Another major challenge lies in translating experimental findings into clinical practice. While preclinical models provide strong evidence for H_2_S-mediated protection in diabetic complications, human studies remain limited. Well-designed clinical trials are needed to evaluate the safety, efficacy, and optimal dosing of H_2_S donors or persulfidation-enhancing agents in diabetic populations. To facilitate this, biomarkers of ferroptosis and persulfidation should be developed and validated to enable early detection of ferroptotic processes in patients and to monitor therapeutic responses. Combining such biomarkers with advanced imaging and multi-omics approaches could help identify individuals most likely to benefit from targeted H_2_S/RSS-based interventions.

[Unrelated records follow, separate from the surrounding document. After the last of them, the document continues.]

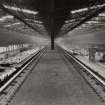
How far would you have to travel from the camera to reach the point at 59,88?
820cm

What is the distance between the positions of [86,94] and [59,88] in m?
1.30

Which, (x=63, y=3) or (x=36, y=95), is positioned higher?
(x=63, y=3)

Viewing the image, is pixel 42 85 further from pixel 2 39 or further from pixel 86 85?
pixel 2 39

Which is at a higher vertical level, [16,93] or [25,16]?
[25,16]

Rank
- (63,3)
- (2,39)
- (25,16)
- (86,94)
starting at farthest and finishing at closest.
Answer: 1. (2,39)
2. (25,16)
3. (63,3)
4. (86,94)

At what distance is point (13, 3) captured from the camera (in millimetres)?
17734

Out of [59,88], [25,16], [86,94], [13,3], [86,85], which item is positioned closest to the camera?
[86,94]

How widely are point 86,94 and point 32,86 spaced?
7.87 ft

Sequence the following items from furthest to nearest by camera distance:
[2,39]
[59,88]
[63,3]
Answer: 1. [2,39]
2. [63,3]
3. [59,88]

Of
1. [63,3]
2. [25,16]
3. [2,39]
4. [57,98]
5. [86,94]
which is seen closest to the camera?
[57,98]

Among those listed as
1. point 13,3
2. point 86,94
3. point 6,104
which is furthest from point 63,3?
point 6,104

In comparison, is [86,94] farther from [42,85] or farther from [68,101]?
[42,85]

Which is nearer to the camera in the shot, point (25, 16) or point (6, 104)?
point (6, 104)

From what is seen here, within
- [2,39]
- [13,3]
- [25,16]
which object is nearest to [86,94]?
[13,3]
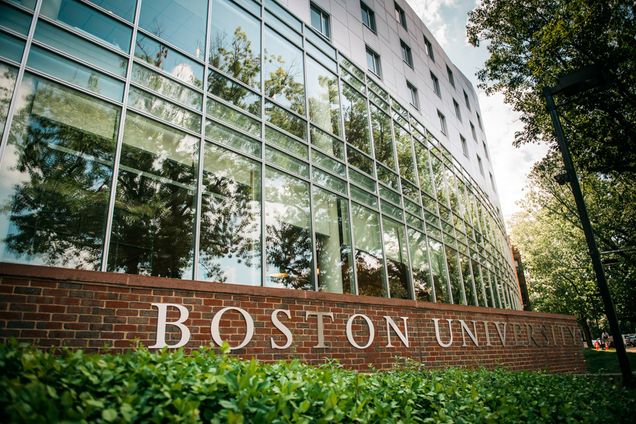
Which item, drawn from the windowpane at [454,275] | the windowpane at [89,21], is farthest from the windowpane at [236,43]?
the windowpane at [454,275]

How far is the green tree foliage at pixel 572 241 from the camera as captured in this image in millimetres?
20812

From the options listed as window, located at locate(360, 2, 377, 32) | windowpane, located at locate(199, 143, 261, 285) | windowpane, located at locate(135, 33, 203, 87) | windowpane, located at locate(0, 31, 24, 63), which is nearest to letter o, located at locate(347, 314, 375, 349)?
windowpane, located at locate(199, 143, 261, 285)

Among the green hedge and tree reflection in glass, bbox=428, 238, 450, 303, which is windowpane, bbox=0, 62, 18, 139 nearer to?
the green hedge

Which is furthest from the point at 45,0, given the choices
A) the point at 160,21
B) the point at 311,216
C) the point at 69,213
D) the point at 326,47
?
the point at 326,47

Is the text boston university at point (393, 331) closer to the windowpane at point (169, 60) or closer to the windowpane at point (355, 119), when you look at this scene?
the windowpane at point (169, 60)

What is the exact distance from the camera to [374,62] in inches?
543

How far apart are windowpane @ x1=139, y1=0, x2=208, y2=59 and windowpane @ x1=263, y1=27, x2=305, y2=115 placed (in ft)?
5.29

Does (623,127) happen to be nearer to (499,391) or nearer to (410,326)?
(410,326)

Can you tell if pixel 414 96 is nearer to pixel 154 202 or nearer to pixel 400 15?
pixel 400 15

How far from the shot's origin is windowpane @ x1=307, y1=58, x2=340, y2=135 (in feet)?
32.1

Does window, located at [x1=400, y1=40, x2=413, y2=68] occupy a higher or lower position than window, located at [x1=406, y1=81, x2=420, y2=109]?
higher

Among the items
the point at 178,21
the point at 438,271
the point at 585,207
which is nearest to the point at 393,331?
the point at 585,207

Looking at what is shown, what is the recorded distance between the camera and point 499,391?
15.5 feet

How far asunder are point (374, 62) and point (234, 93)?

Finally, the broader metabolic context of H_2_S and ferroptosis warrants further exploration. Interactions with gut microbiota, dietary sulfur sources, and systemic iron metabolism may profoundly influence ferroptotic susceptibility and H_2_S bioavailability in diabetes. Integrative studies combining molecular biology, pharmacology, and systems-level approaches are needed to capture this complexity. Moreover, comparative studies across T1D and T2D, and between early and late disease stages, may uncover disease-specific vulnerabilities that can be therapeutically exploited.
Overall, these research directions hold great promise for advancing innovative approaches that target the root causes of diabetes and its complications by modulating ferroptosis through H_2_S signaling. Such efforts will be essential for translating the concept of ferroptosis modulation by H_2_S into effective prophylactic and therapeutic strategies.